> [TASK REQUIREMENTS]
Write exactly, with no line omitted or added, the span beginning at the line that holds "Image of Hata Mei" and ending at the last line of the records.

Scraped caption text data

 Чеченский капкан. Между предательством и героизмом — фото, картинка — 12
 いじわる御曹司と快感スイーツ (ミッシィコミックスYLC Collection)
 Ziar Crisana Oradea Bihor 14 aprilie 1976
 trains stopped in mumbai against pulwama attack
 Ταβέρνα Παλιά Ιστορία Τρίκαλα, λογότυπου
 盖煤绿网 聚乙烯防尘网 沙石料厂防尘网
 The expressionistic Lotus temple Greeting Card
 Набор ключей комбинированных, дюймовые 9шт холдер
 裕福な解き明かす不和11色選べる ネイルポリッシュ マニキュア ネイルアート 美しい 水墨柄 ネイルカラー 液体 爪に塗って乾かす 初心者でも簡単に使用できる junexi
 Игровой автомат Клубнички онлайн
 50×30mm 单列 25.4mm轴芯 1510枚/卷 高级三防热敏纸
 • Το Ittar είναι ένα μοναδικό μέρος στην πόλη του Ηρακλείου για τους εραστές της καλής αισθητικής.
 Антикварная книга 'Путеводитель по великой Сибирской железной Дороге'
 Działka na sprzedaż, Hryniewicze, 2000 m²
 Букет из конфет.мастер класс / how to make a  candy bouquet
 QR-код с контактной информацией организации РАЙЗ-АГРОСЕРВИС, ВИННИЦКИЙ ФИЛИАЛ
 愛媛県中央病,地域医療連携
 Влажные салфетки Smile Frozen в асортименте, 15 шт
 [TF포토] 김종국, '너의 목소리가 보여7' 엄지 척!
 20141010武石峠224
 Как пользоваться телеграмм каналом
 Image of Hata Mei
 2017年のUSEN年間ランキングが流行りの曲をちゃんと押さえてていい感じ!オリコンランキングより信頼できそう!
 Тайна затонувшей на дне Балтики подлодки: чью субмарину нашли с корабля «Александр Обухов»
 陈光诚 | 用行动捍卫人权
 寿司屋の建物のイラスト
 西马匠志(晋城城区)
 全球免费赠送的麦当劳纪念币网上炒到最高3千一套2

> [EXERCISE ANSWER]
 Image of Hata Mei
 2017年のUSEN年間ランキングが流行りの曲をちゃんと押さえてていい感じ!オリコンランキングより信頼できそう!
 Тайна затонувшей на дне Балтики подлодки: чью субмарину нашли с корабля «Александр Обухов»
 陈光诚 | 用行动捍卫人权
 寿司屋の建物のイラスト
 西马匠志(晋城城区)
 全球免费赠送的麦当劳纪念币网上炒到最高3千一套2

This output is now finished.